Privacy in the United States and across the world is a big issue. Yet, we are so willing to install devices like an Amazon Echo or an internet-capable IP camera. Some of the most popular smart-tech gifts the past couple years are bluetooth keychain trackers such as the Tile Mate, Tile Slim, and the TrackR. We recently reviewed the new Tile Sport series.
All of these products send out signals that ping your location and that can be concerning. A new app called Crowd GPS Scanner is designed to help you figure out if your being tracked by one of these bluetooth keychain trackers. It’s important to note that the danger isn’t in purchasing one of these devices for their intended use. Don’t be scared to buy one or continuing to use yours!
The danger that Crowd GPS Scanner is designed to address is someone dropping one in your bag to track you.
Are GPS Keychain Trackers Safe?
Here’s an example: If someone wanted to track your movements, they could simply put a Tile in your bag. This Tile is connected to the app on the person’s phone, too. As you travel around, the Tile could ping other people with Tiles in the area and update your location on the app. The person viewing the app would then know your location.
Crowd GPS Scanner helps by letting you know if you are being tracked by one of these two GPS keychain trackers. There is a “Detect” button on the app that pings all Tile and Tracks devices within a 30ft. range. If one device continues to show up as you walk around town, there is a chance you could be tracked.
We had the chance to talk with Crowd GPS Scanner about the app and the security of Bluetooth keychain trackers.
Findable Goods: What are the general concerns with GPS keychain trackers that people might not know about?
Crowd GPS Scanner: We are working with the primary concern that the tracking devices like Tile and TrackR (which are the only 2 this app works with), can be easily slipped on any person – in their handbag, jacket, or satchel. Then it keeps tracking the person. We call it “digital stalking.”
Findable Goods: Interesting. I think consumers think that the Tile, for example, is only trackable when it’s in range. How far does a “digital stalker” have to be be to get a signal?
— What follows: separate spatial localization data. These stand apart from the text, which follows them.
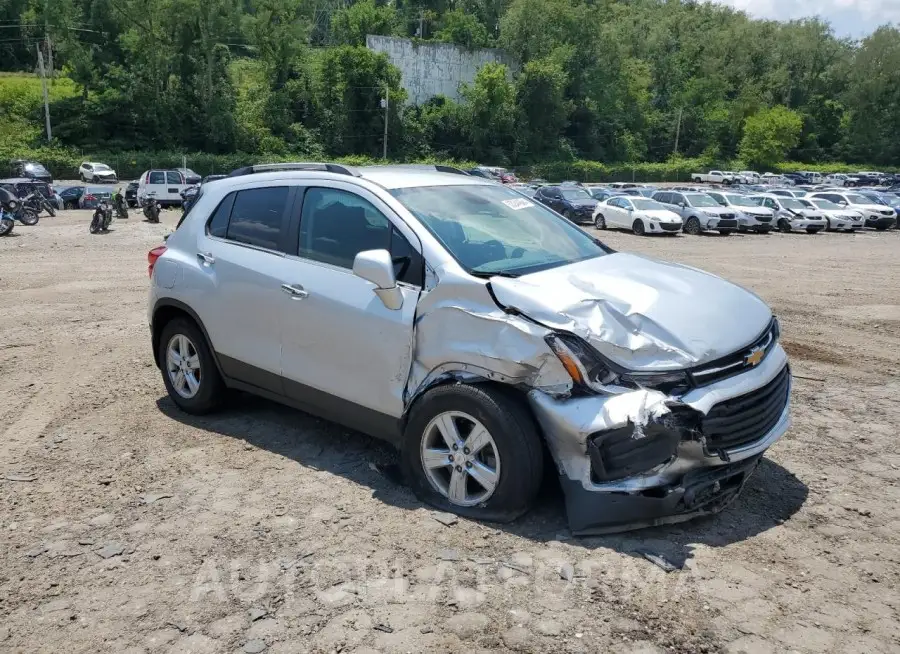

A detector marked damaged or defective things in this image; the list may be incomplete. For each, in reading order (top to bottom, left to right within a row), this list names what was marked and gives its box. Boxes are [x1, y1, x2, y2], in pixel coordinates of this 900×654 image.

damaged silver suv [151, 165, 792, 540]
broken headlight [544, 336, 692, 398]
crushed hood [488, 254, 768, 372]
crumpled front bumper [532, 346, 792, 536]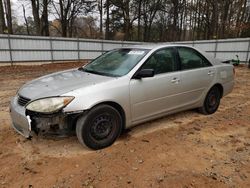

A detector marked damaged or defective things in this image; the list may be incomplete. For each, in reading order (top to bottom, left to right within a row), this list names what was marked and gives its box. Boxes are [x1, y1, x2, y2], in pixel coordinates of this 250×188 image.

damaged front bumper [8, 96, 80, 137]
broken headlight housing [25, 97, 74, 113]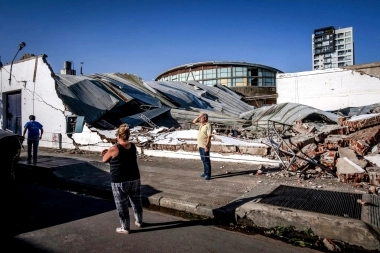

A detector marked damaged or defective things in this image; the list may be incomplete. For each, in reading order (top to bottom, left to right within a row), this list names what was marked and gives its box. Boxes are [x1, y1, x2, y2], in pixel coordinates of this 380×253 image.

damaged facade [0, 54, 380, 191]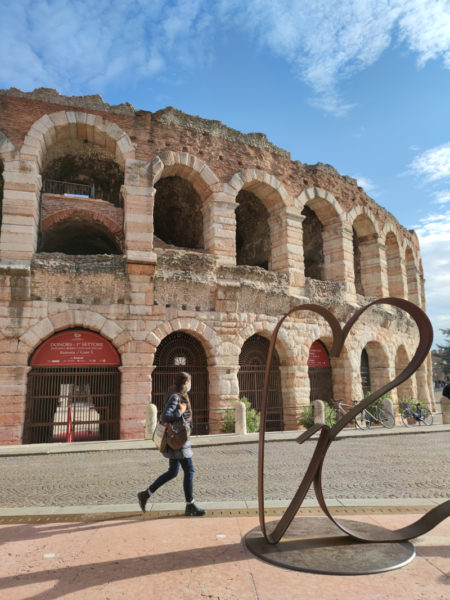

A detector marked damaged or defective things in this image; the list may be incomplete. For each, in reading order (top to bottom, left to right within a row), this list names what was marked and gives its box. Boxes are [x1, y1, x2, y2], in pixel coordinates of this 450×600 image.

rusty metal ribbon [256, 298, 450, 548]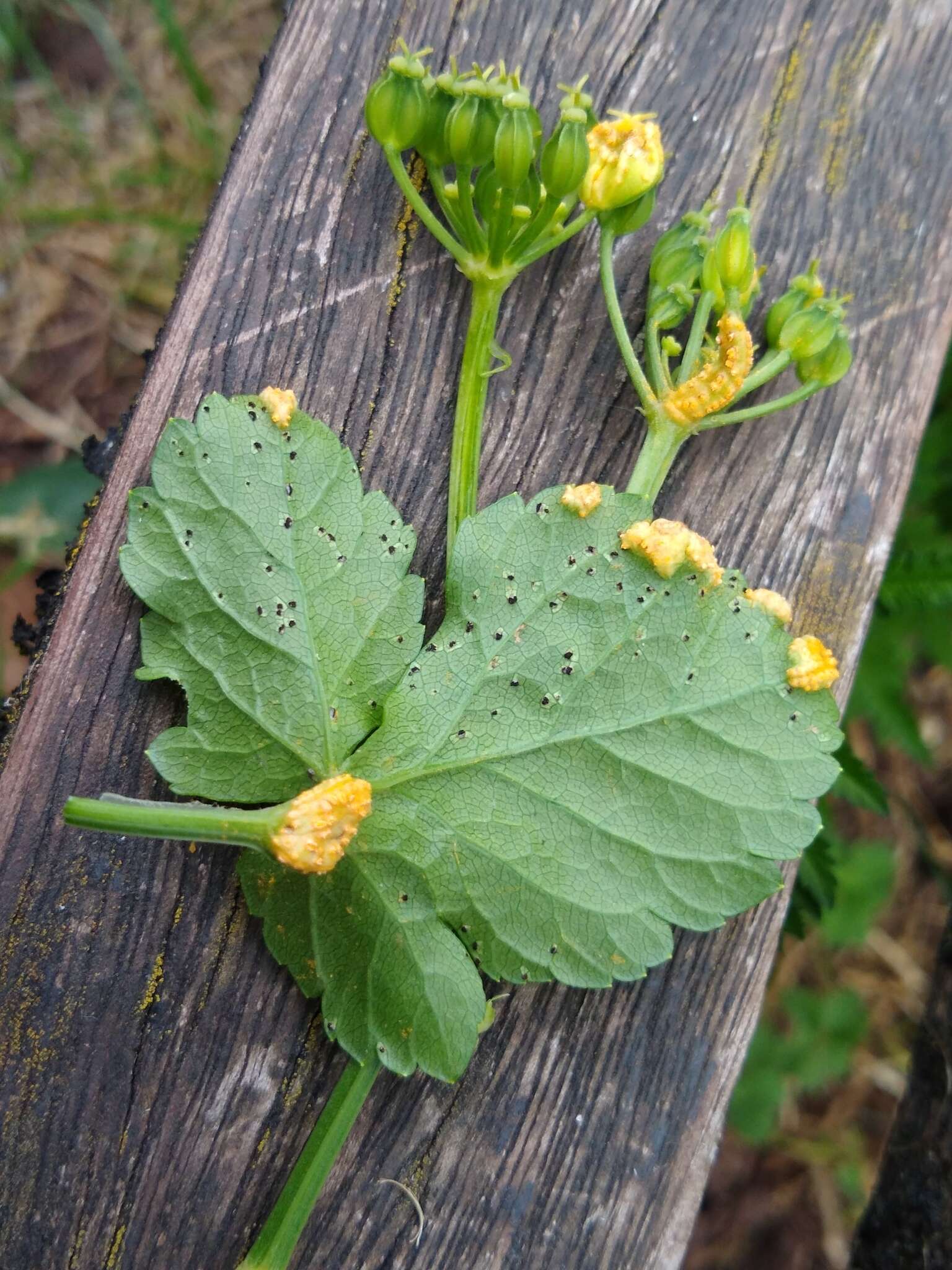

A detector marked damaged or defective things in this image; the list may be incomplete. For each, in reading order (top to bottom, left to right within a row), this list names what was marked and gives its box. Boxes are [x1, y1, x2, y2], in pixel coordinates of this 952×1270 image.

orange rust pustule [665, 309, 751, 424]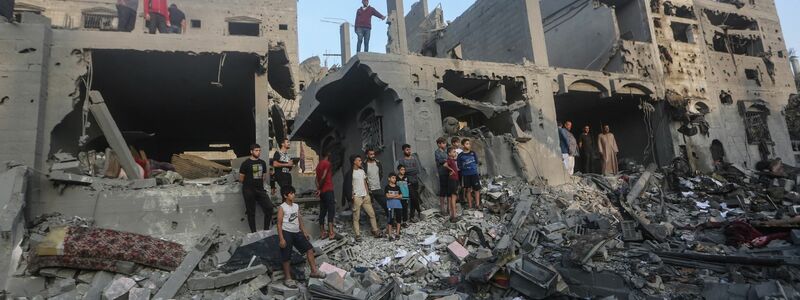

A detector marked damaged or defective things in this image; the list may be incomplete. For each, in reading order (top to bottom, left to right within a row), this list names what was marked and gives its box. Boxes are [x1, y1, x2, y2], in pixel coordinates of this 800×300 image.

broken concrete wall [0, 14, 51, 169]
damaged apartment building [0, 0, 300, 296]
broken concrete wall [434, 0, 540, 64]
damaged apartment building [294, 0, 800, 195]
broken concrete wall [540, 0, 620, 70]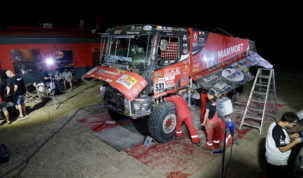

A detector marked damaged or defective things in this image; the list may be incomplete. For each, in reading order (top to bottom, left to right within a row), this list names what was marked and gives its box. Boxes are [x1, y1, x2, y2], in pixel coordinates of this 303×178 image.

damaged truck body [83, 24, 274, 143]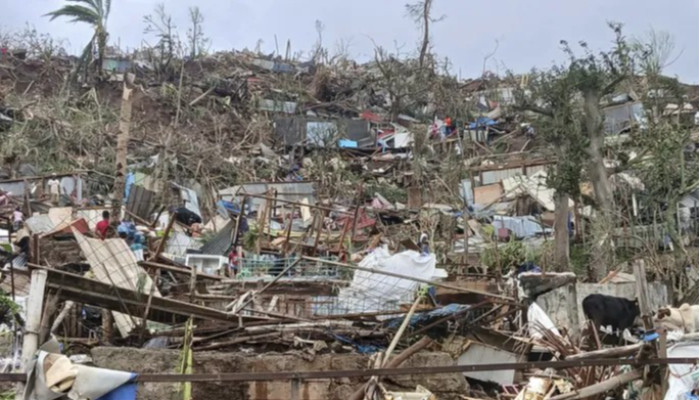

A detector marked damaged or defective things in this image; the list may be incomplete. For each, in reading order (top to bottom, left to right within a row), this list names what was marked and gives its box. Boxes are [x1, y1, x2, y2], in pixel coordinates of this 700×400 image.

damaged wall [90, 346, 468, 400]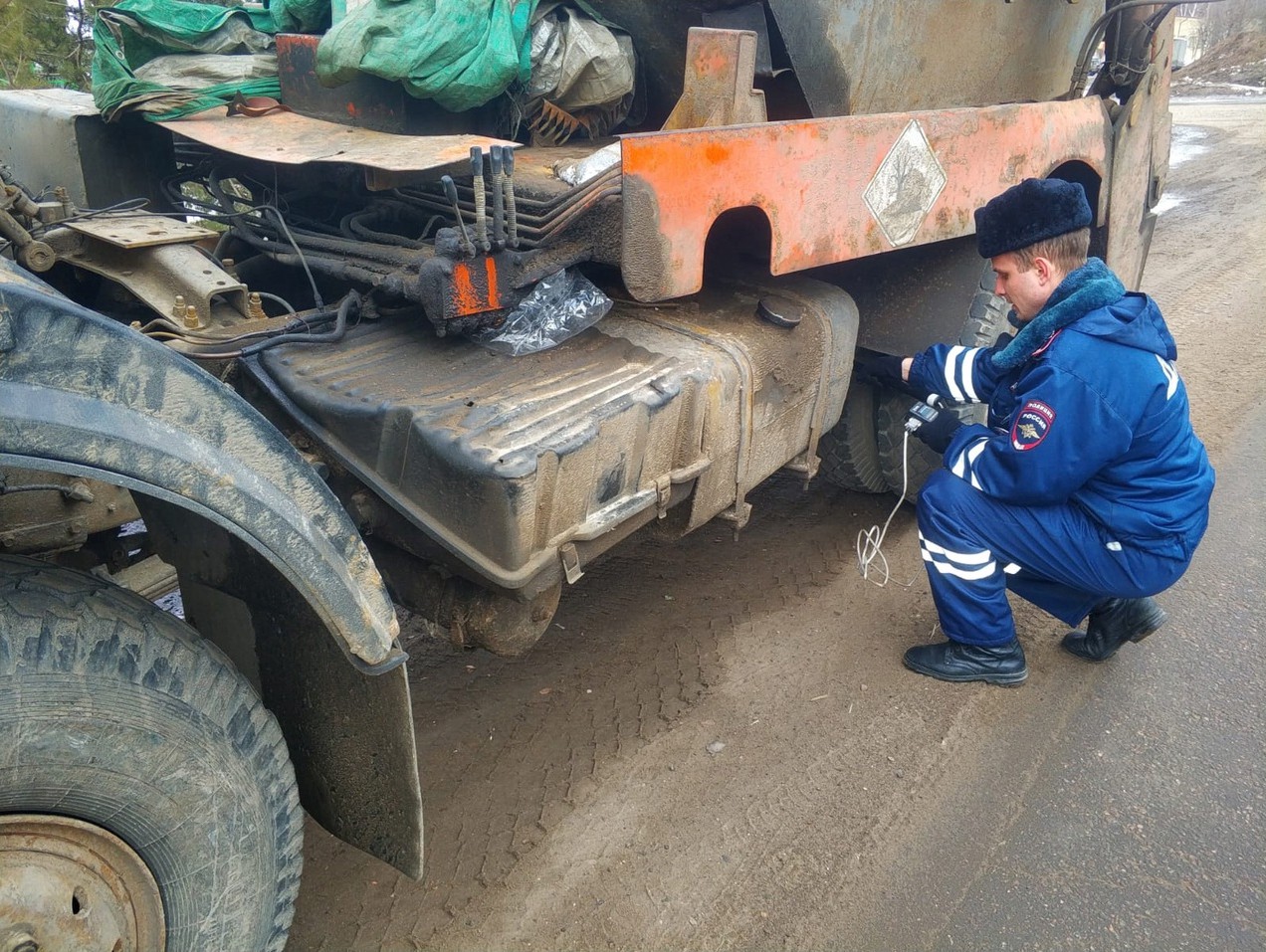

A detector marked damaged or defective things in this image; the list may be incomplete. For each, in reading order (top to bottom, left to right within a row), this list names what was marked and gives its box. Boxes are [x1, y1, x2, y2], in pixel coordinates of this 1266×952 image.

rusty metal plate [160, 110, 516, 179]
rusty metal plate [66, 214, 215, 247]
rusty metal plate [620, 97, 1109, 298]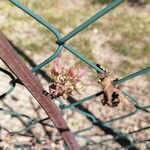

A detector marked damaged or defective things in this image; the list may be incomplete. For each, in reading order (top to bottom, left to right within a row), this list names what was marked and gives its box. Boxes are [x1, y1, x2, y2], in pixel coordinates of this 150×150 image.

rusted metal bracket [0, 33, 79, 150]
Crowd GPS Scanner: You can know where a Tile is when someone with the app on their phone comes in range to the device. Though it’s not paired to the device, the digital stalker could pick up signals and submit it to the community database. So, any busy city with a decent community network, the reach can multiply.
Findable Goods: Are you aware if these companies have publicly acknowledged the types of concerns you have?
Crowd GPS Scanner: No idea.
Findable Goods: What made you want to create this app?
Crowd GPS Scanner: What made me think of the idea was an advert that came up on my wife’s Facebook for the TrackR. I thought that there would be a market to detect these little devices so purchased 100 rf detectors from China and 8 TrackR devices for my own keys work bag etc. When the 100 detectors arrived they wouldn’t even text the TrackR which made me wonder if it would be possible to do with a phone app. After deciding to do the app it was really just a challenge to see if I could get an app on the App Store. After buying a hundred of these on eBay I found that they detect RF signals.
When I looked deeper in to the tile and tracker, I found that they worked on BLE Bluetooth Low Energy. So I decided to sell off the 100 RF detectors at cost. I then started thinking if my phone can connect to the tile or TrackR then maybe it could be used as a detector! That was when I thought up the idea of making the app.
There you have it. It seems that there is no real concern for being tracked unless you live in a larger community. However, the surging popularity of these two devices could mean that this digital stalking threat could spread to small communities in the future.